The prevalence of code injection attacks has led to the wide adoption of exploit mitigations based on non-executable memory pages. In turn, attackers are increasingly relying on return-oriented programming (ROP) to achieve arbitrary code execution without the injection of any code, and bypass these protections. At the same time, existing detection techniques based on shellcode identification are oblivious to this new breed of exploits, since attack vectors may not contain binary code anymore.

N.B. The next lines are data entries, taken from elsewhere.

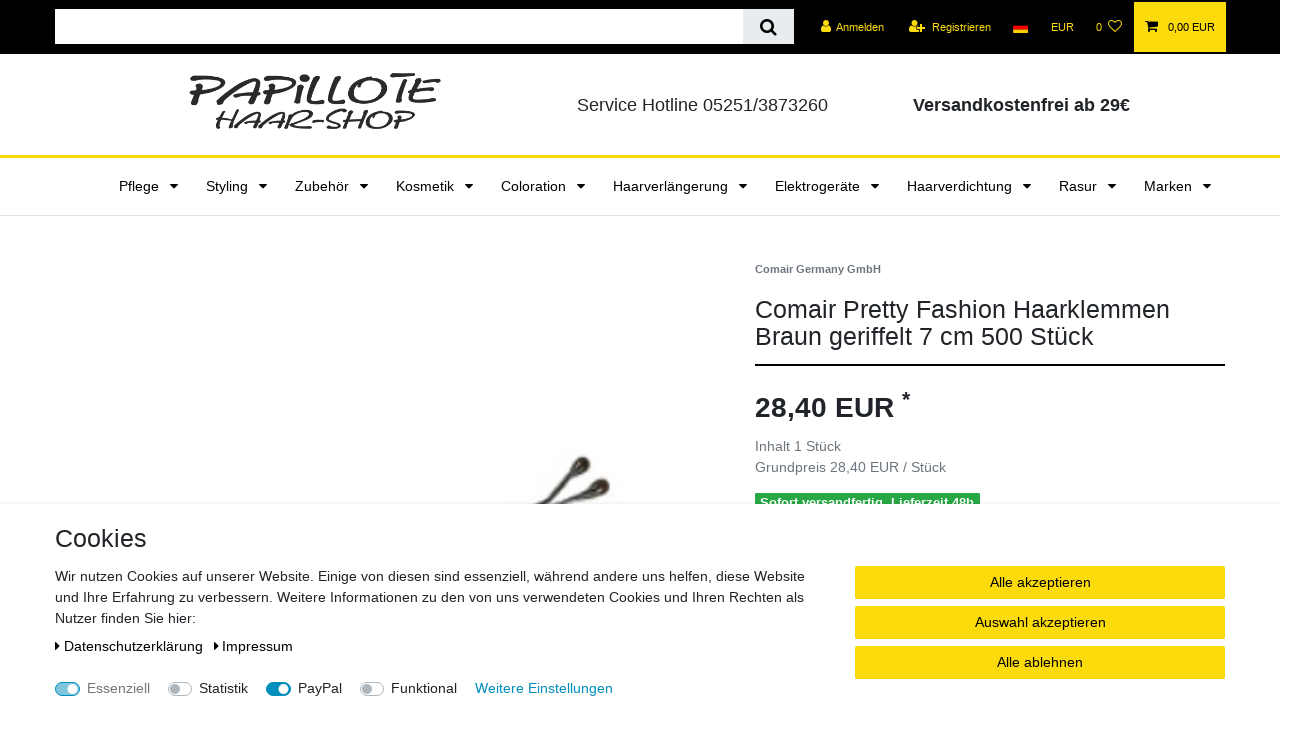

--- FILE ---
content_type: text/plain
request_url: https://www.google-analytics.com/j/collect?v=1&_v=j102&aip=1&a=1312021073&t=pageview&_s=1&dl=https%3A%2F%2Fwww.papillote-haarshop.de%2Fcomair-pretty-fashion-haarklemmen-braun-geriffelt-7-cm-500-stueck%2Fa-2452&ul=en-us%40posix&dt=Comair%20Pretty%20Fashion%20Haarklemmen%20Braun%20geriffelt%207%20cm%20500%20St%C3%BCck%20%7C%20Papillote%20Haarshop%20%7C%20Gro%C3%9Fhandel%20und%20Einzelhandel%20%7C%20Papillote-Haarshop.de&sr=1280x720&vp=1280x720&_u=aGBAAEIRAAAAACAAI~&jid=1504835261&gjid=1798023160&cid=664020090.1768984100&tid=UA-138380907-1&_gid=1098159668.1768984100&_r=1&_slc=1&z=219615028
body_size: -453
content:
2,cG-WSB10P6RVN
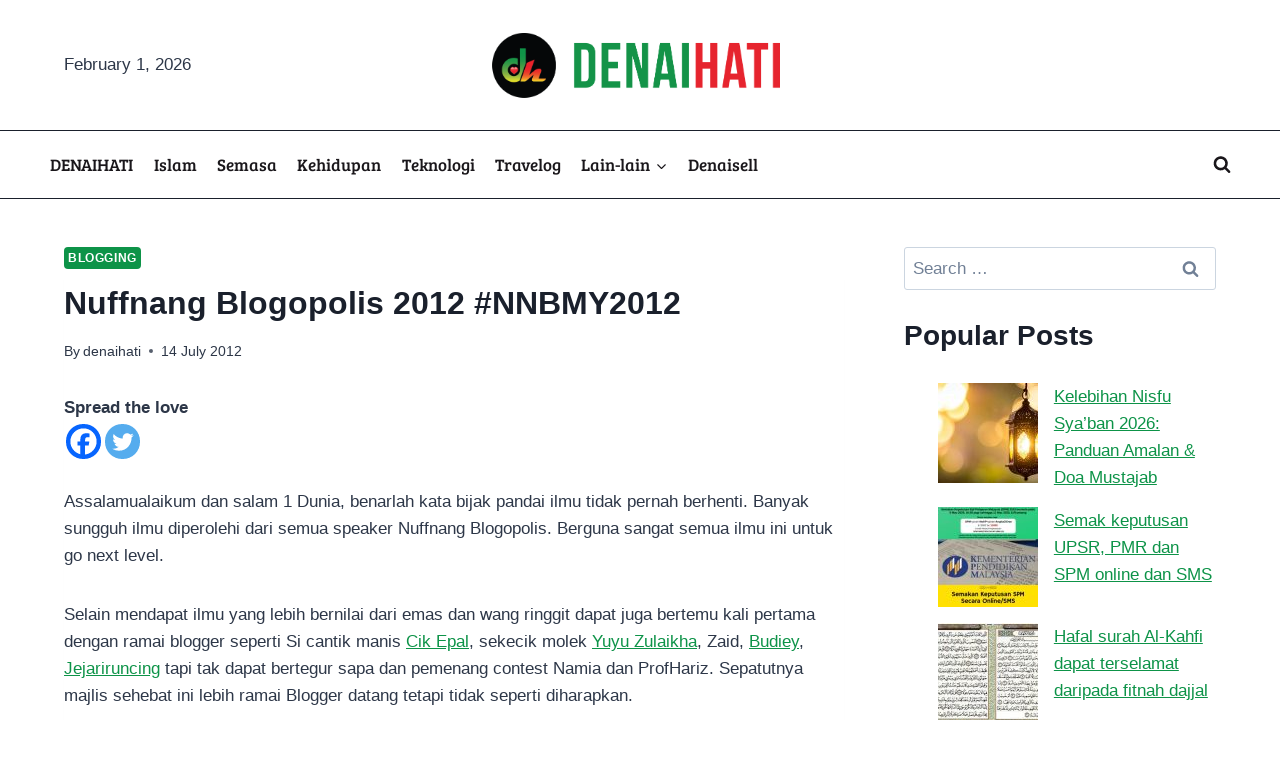

--- FILE ---
content_type: text/html; charset=utf-8
request_url: https://www.google.com/recaptcha/api2/aframe
body_size: 269
content:
<!DOCTYPE HTML><html><head><meta http-equiv="content-type" content="text/html; charset=UTF-8"></head><body><script nonce="fqUZKRYPfBQu5rkkqYrcvg">/** Anti-fraud and anti-abuse applications only. See google.com/recaptcha */ try{var clients={'sodar':'https://pagead2.googlesyndication.com/pagead/sodar?'};window.addEventListener("message",function(a){try{if(a.source===window.parent){var b=JSON.parse(a.data);var c=clients[b['id']];if(c){var d=document.createElement('img');d.src=c+b['params']+'&rc='+(localStorage.getItem("rc::a")?sessionStorage.getItem("rc::b"):"");window.document.body.appendChild(d);sessionStorage.setItem("rc::e",parseInt(sessionStorage.getItem("rc::e")||0)+1);localStorage.setItem("rc::h",'1769935225236');}}}catch(b){}});window.parent.postMessage("_grecaptcha_ready", "*");}catch(b){}</script></body></html>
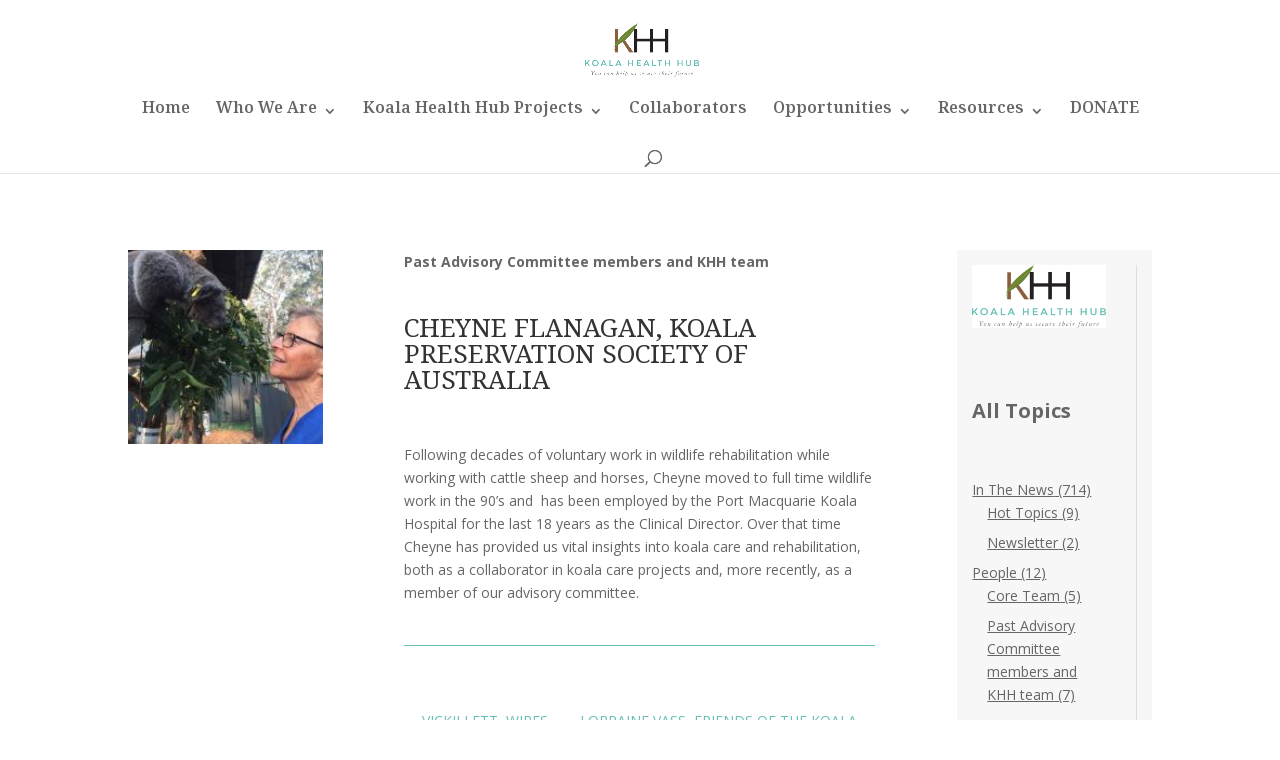

--- FILE ---
content_type: text/css
request_url: https://koalahealthhub.org.au/wp-content/et-cache/8662/et-divi-dynamic-tb-248413-tb-248294-8662-late.css?ver=1757295863
body_size: 99
content:
@font-face{font-family:ETmodules;font-display:block;src:url(//koalahealthhub.org.au/wp-content/themes/Divi/core/admin/fonts/modules/social/modules.eot);src:url(//koalahealthhub.org.au/wp-content/themes/Divi/core/admin/fonts/modules/social/modules.eot?#iefix) format("embedded-opentype"),url(//koalahealthhub.org.au/wp-content/themes/Divi/core/admin/fonts/modules/social/modules.woff) format("woff"),url(//koalahealthhub.org.au/wp-content/themes/Divi/core/admin/fonts/modules/social/modules.ttf) format("truetype"),url(//koalahealthhub.org.au/wp-content/themes/Divi/core/admin/fonts/modules/social/modules.svg#ETmodules) format("svg");font-weight:400;font-style:normal}

--- FILE ---
content_type: text/css
request_url: https://koalahealthhub.org.au/wp-content/themes/Divi-child/style.css?ver=4.27.4
body_size: 274
content:
/*
 Theme Name:     Divi Child
 Theme URI:      https://www.elegantthemes.com/gallery/divi/
 Description:    Divi Child Theme
 Author:         Elegant Themes
 Author URI:     https://www.elegantthemes.com
 Template:       Divi
 Version:        1.0.0
 Text Domain:    divi-Child
License: GNU General Public License v2 or later
License URI: http://www.gnu.org/licenses/gpl-2.0.html
*/
 
 

/* =Theme customization starts here
------------------------------------------------------- */

.format-link {
    background: #eee !important;
}
 
.format-link .entry-title h2 {
    color: #6ba7a5;
}
 
.format-link .entry-title h2:before {
    display: inline-block;
    content: " ";
    background: url(https://koalahealthhub.org.au/wp-content/uploads/2023/05/link.png);
    width: 55px;
    height: 41px;
}
 
.format-link .entry-title p {
    text-align: left;
}

--- FILE ---
content_type: text/css
request_url: https://koalahealthhub.org.au/wp-content/et-cache/8662/et-divi-dynamic-tb-248413-tb-248294-8662-late.css
body_size: 99
content:
@font-face{font-family:ETmodules;font-display:block;src:url(//koalahealthhub.org.au/wp-content/themes/Divi/core/admin/fonts/modules/social/modules.eot);src:url(//koalahealthhub.org.au/wp-content/themes/Divi/core/admin/fonts/modules/social/modules.eot?#iefix) format("embedded-opentype"),url(//koalahealthhub.org.au/wp-content/themes/Divi/core/admin/fonts/modules/social/modules.woff) format("woff"),url(//koalahealthhub.org.au/wp-content/themes/Divi/core/admin/fonts/modules/social/modules.ttf) format("truetype"),url(//koalahealthhub.org.au/wp-content/themes/Divi/core/admin/fonts/modules/social/modules.svg#ETmodules) format("svg");font-weight:400;font-style:normal}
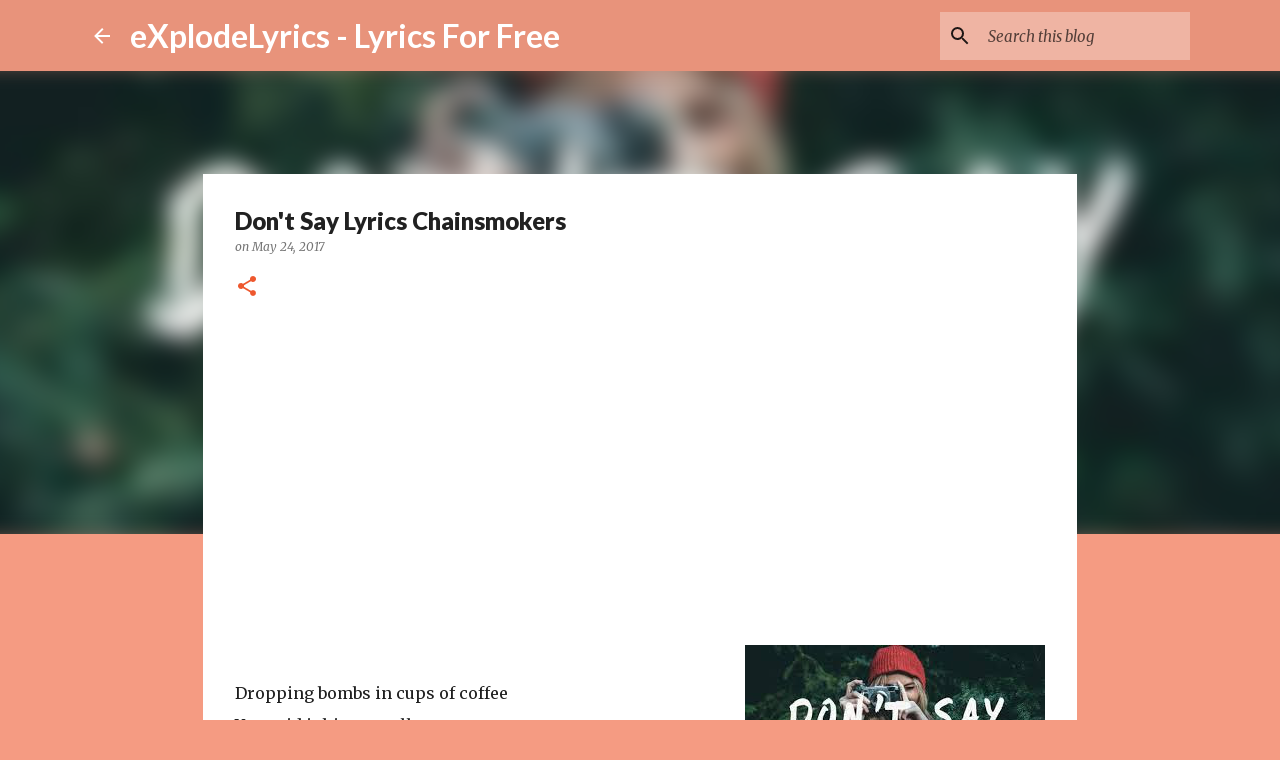

--- FILE ---
content_type: text/html; charset=utf-8
request_url: https://www.google.com/recaptcha/api2/aframe
body_size: 267
content:
<!DOCTYPE HTML><html><head><meta http-equiv="content-type" content="text/html; charset=UTF-8"></head><body><script nonce="cq_p4JWPiZKmhBo3u2Xl-A">/** Anti-fraud and anti-abuse applications only. See google.com/recaptcha */ try{var clients={'sodar':'https://pagead2.googlesyndication.com/pagead/sodar?'};window.addEventListener("message",function(a){try{if(a.source===window.parent){var b=JSON.parse(a.data);var c=clients[b['id']];if(c){var d=document.createElement('img');d.src=c+b['params']+'&rc='+(localStorage.getItem("rc::a")?sessionStorage.getItem("rc::b"):"");window.document.body.appendChild(d);sessionStorage.setItem("rc::e",parseInt(sessionStorage.getItem("rc::e")||0)+1);localStorage.setItem("rc::h",'1769031745960');}}}catch(b){}});window.parent.postMessage("_grecaptcha_ready", "*");}catch(b){}</script></body></html>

In the second half of the project, we focused on the detection and prevention of ROP attacks. Specifically, we designed a novel detection method for the identification of ROP payloads in arbitrary data such as network traffic or process memory buffers. Our technique speculatively drives the execution of code that already exists in the address space of a targeted process according to the scanned input data, and identifies the execution of valid ROP code at runtime. Our experimental evaluation demonstrates that our prototype implementation can detect a broad range of ROP exploits against Windows applications without false positives, while it can be easily integrated into existing defenses based on shellcode detection.

In the front of exploit mitigation and protection techniques, existing defenses against ROP exploits either require source code or symbolic debugging information, or impose a significant runtime overhead, which limits their applicability for the protection of third-party applications. In the second year of the project, we introduced in-place code randomization, a practical mitigation technique against ROP attacks that can be applied directly on third-party software. Our method uses various narrow-scope code transformations that can be applied statically, without changing the location of basic blocks, allowing the safe randomization of stripped binaries even with partial disassembly coverage. These transformations effectively eliminate about 10%, and probabilistically break about 80% of the useful instruction sequences found in a large set of PE files. Since no additional code is inserted, in-place code randomization does not incur any measurable runtime overhead, enabling it to be easily used in tandem with existing exploit mitigations such as address space layout randomization. Our evaluation using publicly available ROP exploits and two ROP code generation toolkits demonstrates that our technique prevents the exploitation of the tested vulnerable Windows 7 applications, including Adobe Reader, as well as the automated construction of alternative ROP payloads that aim to circumvent in-place code randomization using solely any remaining unaffected instruction sequences.